Entries taken from a collection
[Start of section]

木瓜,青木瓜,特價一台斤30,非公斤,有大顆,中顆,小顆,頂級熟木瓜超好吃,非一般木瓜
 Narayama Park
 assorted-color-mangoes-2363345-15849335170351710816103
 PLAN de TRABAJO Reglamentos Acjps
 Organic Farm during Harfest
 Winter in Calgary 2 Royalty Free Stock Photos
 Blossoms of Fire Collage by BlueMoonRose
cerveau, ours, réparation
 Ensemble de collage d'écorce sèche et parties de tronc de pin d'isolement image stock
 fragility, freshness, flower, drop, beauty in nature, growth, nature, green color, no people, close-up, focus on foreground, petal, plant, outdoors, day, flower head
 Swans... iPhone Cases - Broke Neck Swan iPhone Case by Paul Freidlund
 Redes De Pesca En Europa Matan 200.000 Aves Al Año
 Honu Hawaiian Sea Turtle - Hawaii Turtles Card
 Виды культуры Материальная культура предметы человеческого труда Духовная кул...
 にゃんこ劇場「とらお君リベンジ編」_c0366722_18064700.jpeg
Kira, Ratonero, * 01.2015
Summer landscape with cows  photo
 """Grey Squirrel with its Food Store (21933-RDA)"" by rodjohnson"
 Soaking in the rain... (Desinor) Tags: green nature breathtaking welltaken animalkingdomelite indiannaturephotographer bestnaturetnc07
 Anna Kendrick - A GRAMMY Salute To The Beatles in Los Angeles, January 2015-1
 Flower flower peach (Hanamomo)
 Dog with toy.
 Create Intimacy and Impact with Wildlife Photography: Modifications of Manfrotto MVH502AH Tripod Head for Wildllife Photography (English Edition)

[End of section]

=== Exercise ===
Transcribe the data above so that every line matches exactly.

=== Answer for this exercise ===
木瓜,青木瓜,特價一台斤30,非公斤,有大顆,中顆,小顆,頂級熟木瓜超好吃,非一般木瓜
 Narayama Park
 assorted-color-mangoes-2363345-15849335170351710816103
 PLAN de TRABAJO Reglamentos Acjps
 Organic Farm during Harfest
 Winter in Calgary 2 Royalty Free Stock Photos
 Blossoms of Fire Collage by BlueMoonRose
cerveau, ours, réparation
 Ensemble de collage d'écorce sèche et parties de tronc de pin d'isolement image stock
 fragility, freshness, flower, drop, beauty in nature, growth, nature, green color, no people, close-up, focus on foreground, petal, plant, outdoors, day, flower head
 Swans... iPhone Cases - Broke Neck Swan iPhone Case by Paul Freidlund
 Redes De Pesca En Europa Matan 200.000 Aves Al Año
 Honu Hawaiian Sea Turtle - Hawaii Turtles Card
 Виды культуры Материальная культура предметы человеческого труда Духовная кул...
 にゃんこ劇場「とらお君リベンジ編」_c0366722_18064700.jpeg
Kira, Ratonero, * 01.2015
Summer landscape with cows  photo
 """Grey Squirrel with its Food Store (21933-RDA)"" by rodjohnson"
 Soaking in the rain... (Desinor) Tags: green nature breathtaking welltaken animalkingdomelite indiannaturephotographer bestnaturetnc07
 Anna Kendrick - A GRAMMY Salute To The Beatles in Los Angeles, January 2015-1
 Flower flower peach (Hanamomo)
 Dog with toy.
 Create Intimacy and Impact with Wildlife Photography: Modifications of Manfrotto MVH502AH Tripod Head for Wildllife Photography (English Edition)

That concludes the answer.